- [WHAT IS EXPECTED]:
Reproduce the text of every item below verbatim, in order, leaving out the pictures.

◇ ◇ ◇

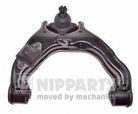 Nipparts Рычаг подвески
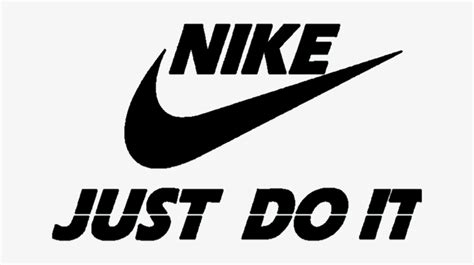 People interested in logo tetesan air also searched for. Report Abuse - Nike Air Max - Free Transparent PNG ...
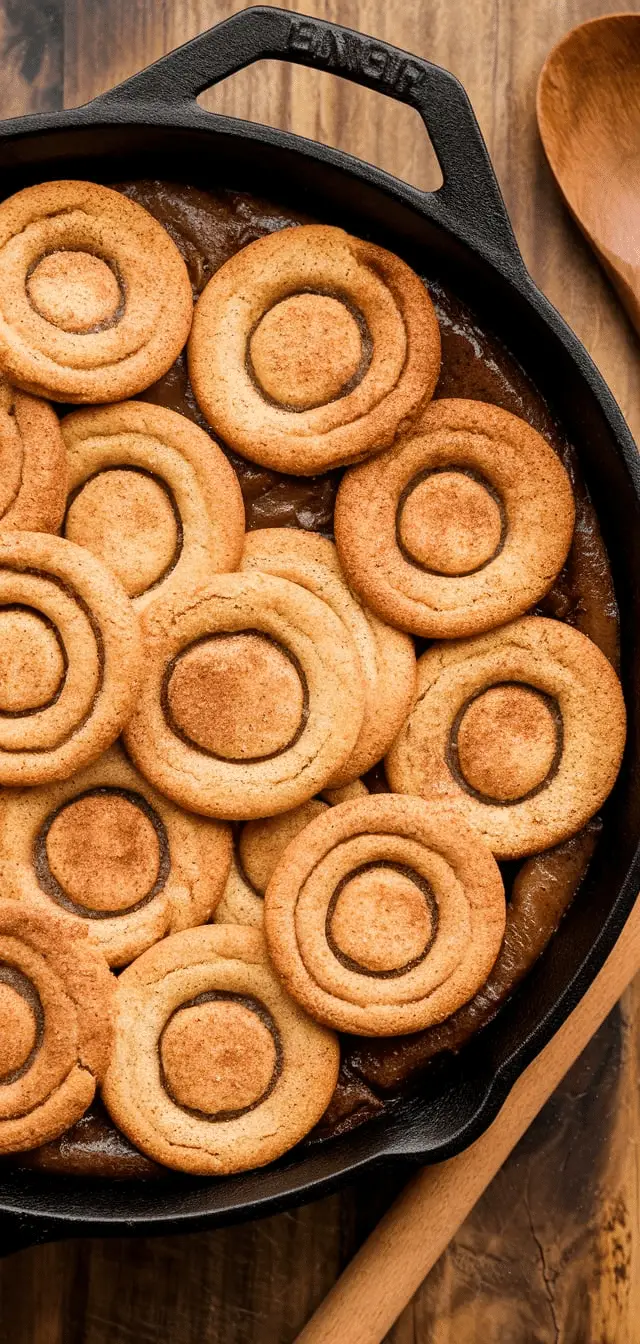 fall recipes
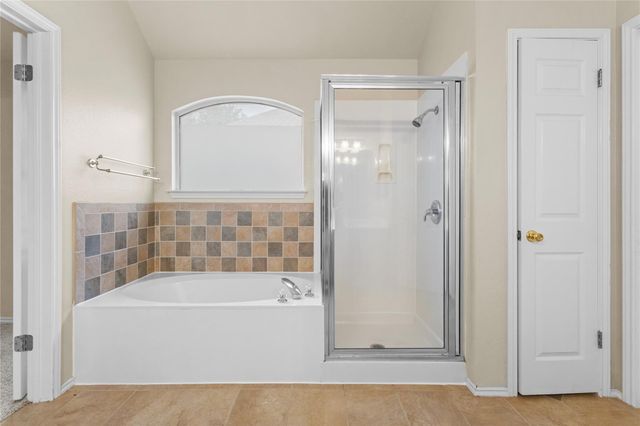 1616 Chasewood DR, Austin, TX 78727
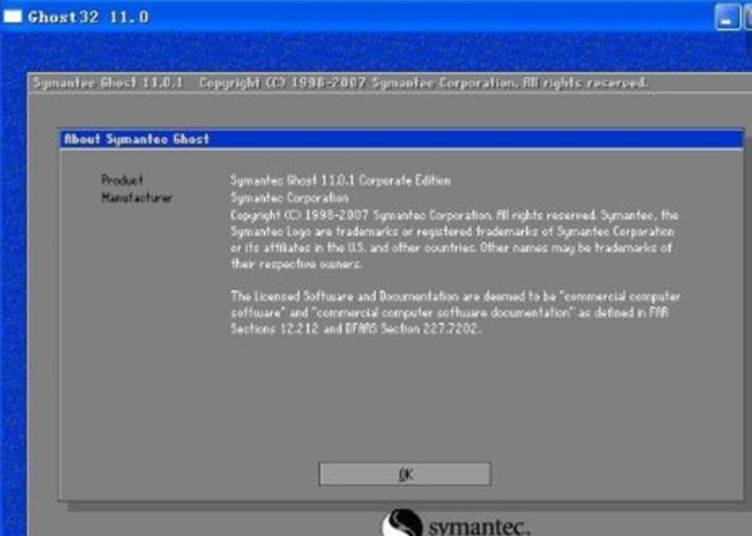 1551008651544524.png 1551008651544524.png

◇ ◇ ◇

- [TASK RESPONSE]:
 Nipparts Рычаг подвески
 People interested in logo tetesan air also searched for. Report Abuse - Nike Air Max - Free Transparent PNG ...
 fall recipes
 1616 Chasewood DR, Austin, TX 78727
 1551008651544524.png 1551008651544524.png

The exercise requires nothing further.